A major variant from TSR
Released in 1975, one year after the LBBs, Empire of the Petal Throne (EPT) is what I call a variant on the original rules. EPT makes some major changes to the original rules, but not so much as to make them unrecognizable. Changes include use of percentile dice for rolling up characters, substituting Psychic ability for Wisdom as one of the attributes/talents, new spell system for magic users and clerics (including success rolls), a percentile based skill system and alignment based on good and evil rather than law and chaos. EPT also introduces the setting of Tekumel and the rules are closely adapted to gaming in that unique milieu.
Many aspects of white box play remain the same, however. The three original character classes of the LBBs renamed "professions", the combat system, saving throws, treasure and the leveling up concept remain virtually unchanged except for some terminology.
Since the publication of EPT there has been much more written about the world of Tekumel, including several novels by the creator Prof.
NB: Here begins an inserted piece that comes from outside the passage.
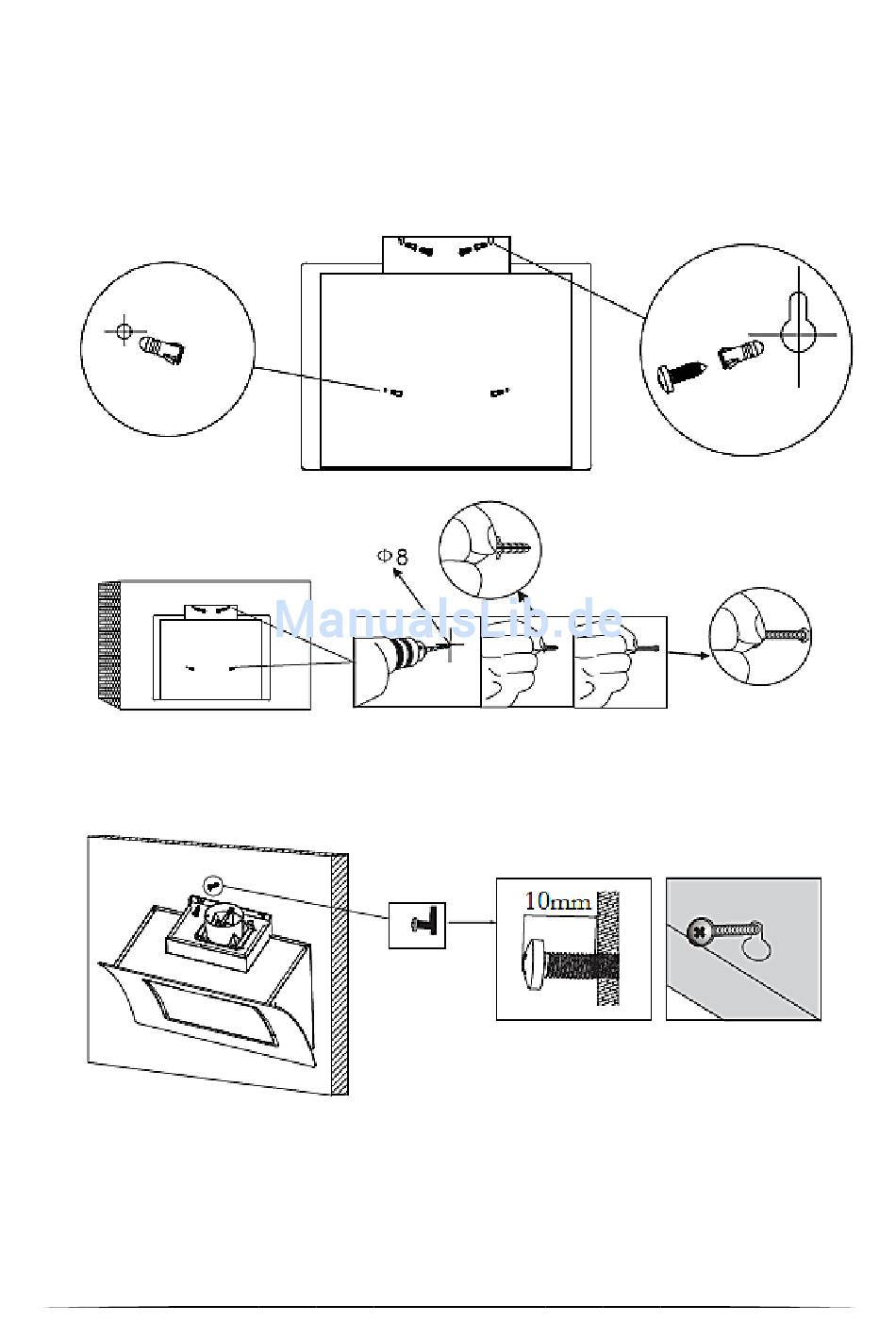 Φ8

ManualsLib.de

10mm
M.A.R. Barker, but what is included in the original TSR box set is enough to get the referee running adventures in Tekumel. The spiral bound illustrated rulebook includes information on background history, geography and climate, religion and deities, about a dozen intelligent races, their languages and around 70 monsters. There are two colorful world maps and a city map included in the box. These are plastic maps rather than paper and I assume accounted for a good deal of the $25 original price of the game.
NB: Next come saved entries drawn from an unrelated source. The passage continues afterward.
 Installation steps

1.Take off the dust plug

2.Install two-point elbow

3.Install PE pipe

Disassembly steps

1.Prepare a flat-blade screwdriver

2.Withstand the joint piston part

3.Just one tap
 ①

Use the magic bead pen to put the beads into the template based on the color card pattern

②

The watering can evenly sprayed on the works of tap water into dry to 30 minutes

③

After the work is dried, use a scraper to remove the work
The popularity of Tekumel as a setting has generated a large body of information on that world which wasn't available in 1975, at least to anyone other than Prof. Barker. Taking Prof. Barker's advice to the referee to read what's in the box and then develop your own version of Tekumel through play is exactly what I think of when I imagine what the original game is all about. (Don't be afraid to make it your own!) In his preface to the game, Mr. Gygax writes that EPT is something special in the context of gaming, a world created with roleplaying adventure in mind. I see EPT as a powerful example of the flexibility of the white box rules Mr. Gygax and Mr. Arneson created and of their reinterpretation by a first class world-builder, Prof. Barker. Together these pioneers created EPT and demonstrate to the rest of the gaming hobby what is possible when using our imagination and building upon the work of others.